SOURCE EXTRACT ::
The Commission invites any member of the public who might be interested
in its mission to this meeting.
Members of the public will have access and a means to participate in
this meeting, by two-way audio/video, by connecting to the video access
number identified below, by attending the meeting in person, or by clicking on the link contained on the agency
website's event calendar. The video access number contained in this
notice is subject to change by the conference provider at any time.
Members of the public are encouraged to confirm the correct conference
access number/link 24 hours before the meeting by going to the agency
website. An electronic copy of the agenda is available here. A recording of the meeting will be available after December 14, 2022. To obtain a recording, please contact Joy Nathan, at 512.463.8815 or at joy.nathan@thgaac.texas.gov.
For public participants, after the meeting convenes, the presiding
officer will call roll of board members and then of public attendees.
Please identify yourself by name and state whether you would like to
provide public comment. You may also e-mail joy.nathan@thgaac.texas.gov
in advance of the meeting if you would like to provide public comment.

DATA EXCERPT ::
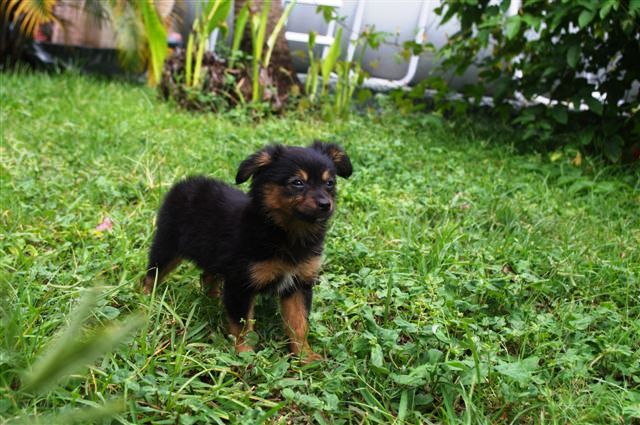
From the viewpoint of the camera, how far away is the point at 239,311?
2943 mm

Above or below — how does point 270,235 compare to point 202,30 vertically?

WORK TO BE COMPLETED ::
Answer the following from the meeting notice.
(a) How long before the meeting should members of the public confirm the conference access number or link?
(b) After what date will a recording of the meeting be available?
(c) After the meeting convenes, whose roll does the presiding officer call before that of the public attendees?

EXERCISE RESULT ::
(a) 24 hours before the meeting.
(b) December 14, 2022.
(c) The board members'.